LAHORE – Pakistani woman Sameera Abdul Rehman along with her four-year-old daughter Sana Fatima has returned to her home country after spending four years in a prison in Bangalore, India.
The Indian authorities handed over Sumaira and her daughter to Pakistani authorities at the Wagah border on Saturday.
Pakistani High Commission officials accompanied Sumaira from Bangalore to the Wagah border. It will take another four days for Sumaira Rehman to fulfill all the legal requirements and to complete immigration processes.
Irfan Siddique raised Sumaira Rehman’s issue in the Senate after the Ministry of Interior refused to issue a certificate of her nationality on the request of the Pakistani High Commission in New Delhi.
“As far as I know, nobody from Sumaira’s family was present at the Wagah border to receive her,” Senator Siddique said.

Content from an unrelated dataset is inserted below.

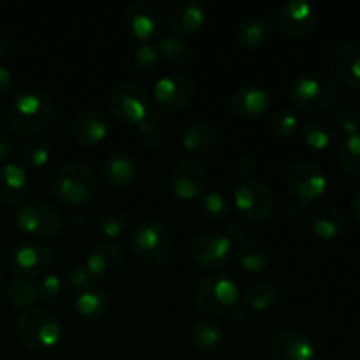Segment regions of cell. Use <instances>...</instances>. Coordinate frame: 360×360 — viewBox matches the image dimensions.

Sumaira Rehman was settled in Qatar in 2017 when she married an Indian, Muhammad Shahab, against the consent of her parents. Shahab took her to India where the couple settled. After her visa expired, she was sent to jail along with her husband. Later, Indian authorities released her husband but kept her in jail, where she gave birth to a baby girl.
In 2018, the Pakistani High Commission was given consular access to Sumaira Rehman. The Pakistani High Commission, after meeting her, wrote a letter to the Interior Ministry in Islamabad to confirm the nationality of Sumaira Rehman.
Sumaira Rehman spent four years in Indian jail and paid one million in Indian rupees to the Indian government as a fine, which she collected from donations. Later, Indian authorities put her in a custodial centre.
An Indian human rights lawyer, Sohana Baswapatna, took up her case and struggled within the Indian legal system for her release from the custodial center.